[start of Data to use]

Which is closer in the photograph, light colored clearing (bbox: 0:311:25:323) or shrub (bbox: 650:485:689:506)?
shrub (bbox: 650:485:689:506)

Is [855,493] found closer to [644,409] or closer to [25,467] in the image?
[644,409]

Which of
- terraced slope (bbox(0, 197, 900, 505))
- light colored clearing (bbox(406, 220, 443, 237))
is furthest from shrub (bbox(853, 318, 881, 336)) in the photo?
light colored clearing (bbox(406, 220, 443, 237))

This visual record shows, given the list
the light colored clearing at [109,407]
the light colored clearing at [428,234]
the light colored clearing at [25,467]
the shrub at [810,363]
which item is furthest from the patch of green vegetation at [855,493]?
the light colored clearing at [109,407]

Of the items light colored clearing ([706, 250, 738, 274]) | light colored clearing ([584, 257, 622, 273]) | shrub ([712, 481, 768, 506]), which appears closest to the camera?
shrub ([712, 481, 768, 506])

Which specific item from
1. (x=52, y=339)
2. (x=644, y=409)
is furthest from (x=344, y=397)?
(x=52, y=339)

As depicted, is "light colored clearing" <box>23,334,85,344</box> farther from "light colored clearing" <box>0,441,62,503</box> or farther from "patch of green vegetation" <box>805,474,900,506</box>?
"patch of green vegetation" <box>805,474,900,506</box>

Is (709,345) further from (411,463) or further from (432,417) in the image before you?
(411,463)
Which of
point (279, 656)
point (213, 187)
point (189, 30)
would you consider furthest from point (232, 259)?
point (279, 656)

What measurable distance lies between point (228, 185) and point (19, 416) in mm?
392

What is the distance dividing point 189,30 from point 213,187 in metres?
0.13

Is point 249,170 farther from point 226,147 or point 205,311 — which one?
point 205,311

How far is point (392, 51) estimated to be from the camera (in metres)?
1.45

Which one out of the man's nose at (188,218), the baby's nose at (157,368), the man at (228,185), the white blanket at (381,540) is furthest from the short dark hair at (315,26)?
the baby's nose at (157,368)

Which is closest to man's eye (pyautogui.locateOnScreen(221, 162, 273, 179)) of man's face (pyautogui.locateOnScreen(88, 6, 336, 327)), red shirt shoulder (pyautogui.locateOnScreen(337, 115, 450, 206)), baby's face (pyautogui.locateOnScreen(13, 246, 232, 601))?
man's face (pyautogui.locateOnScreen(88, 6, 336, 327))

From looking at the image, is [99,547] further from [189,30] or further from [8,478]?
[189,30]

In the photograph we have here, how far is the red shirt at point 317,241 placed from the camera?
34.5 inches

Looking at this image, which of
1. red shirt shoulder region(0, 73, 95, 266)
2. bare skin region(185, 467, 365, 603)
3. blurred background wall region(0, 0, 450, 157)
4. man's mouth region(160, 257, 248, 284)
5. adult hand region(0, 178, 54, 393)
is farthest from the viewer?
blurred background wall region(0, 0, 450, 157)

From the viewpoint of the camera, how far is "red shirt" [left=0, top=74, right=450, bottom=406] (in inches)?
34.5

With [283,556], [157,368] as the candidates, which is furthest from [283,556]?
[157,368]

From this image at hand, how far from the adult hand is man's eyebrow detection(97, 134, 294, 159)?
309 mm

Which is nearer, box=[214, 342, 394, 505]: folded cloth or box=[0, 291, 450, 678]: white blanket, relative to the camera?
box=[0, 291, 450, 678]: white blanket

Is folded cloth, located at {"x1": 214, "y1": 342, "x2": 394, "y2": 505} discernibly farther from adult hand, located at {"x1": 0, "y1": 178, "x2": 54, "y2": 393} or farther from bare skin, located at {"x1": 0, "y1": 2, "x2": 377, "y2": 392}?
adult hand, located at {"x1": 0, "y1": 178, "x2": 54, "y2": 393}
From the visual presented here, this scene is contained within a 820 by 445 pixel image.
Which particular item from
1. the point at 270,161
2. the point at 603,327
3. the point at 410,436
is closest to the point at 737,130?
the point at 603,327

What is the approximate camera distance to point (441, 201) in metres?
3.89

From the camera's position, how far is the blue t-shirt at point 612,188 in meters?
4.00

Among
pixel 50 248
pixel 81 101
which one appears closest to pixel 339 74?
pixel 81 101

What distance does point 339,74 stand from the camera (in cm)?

[end of Data to use]

Exercise instructions: Express each line of the records, starting with the line that contains "Is folded cloth, located" and continuing through the end of the records, as a Markdown table with the columns Row and Line. Leave out blank lines.

Result:
| Row | Line |
|---|---|
| 1 | Is folded cloth, located at {"x1": 214, "y1": 342, "x2": 394, "y2": 505} discernibly farther from adult hand, located at {"x1": 0, "y1": 178, "x2": 54, "y2": 393} or farther from bare skin, located at {"x1": 0, "y1": 2, "x2": 377, "y2": 392}? |
| 2 | adult hand, located at {"x1": 0, "y1": 178, "x2": 54, "y2": 393} |
| 3 | From the visual presented here, this scene is contained within a 820 by 445 pixel image. |
| 4 | Which particular item from |
| 5 | 1. the point at 270,161 |
| 6 | 2. the point at 603,327 |
| 7 | 3. the point at 410,436 |
| 8 | is closest to the point at 737,130? |
| 9 | the point at 603,327 |
| 10 | What is the approximate camera distance to point (441, 201) in metres? |
| 11 | 3.89 |
| 12 | From the camera's position, how far is the blue t-shirt at point 612,188 in meters? |
| 13 | 4.00 |
| 14 | Among |
| 15 | pixel 50 248 |
| 16 | pixel 81 101 |
| 17 | which one appears closest to pixel 339 74? |
| 18 | pixel 81 101 |
| 19 | What distance does point 339,74 stand from the camera (in cm)? |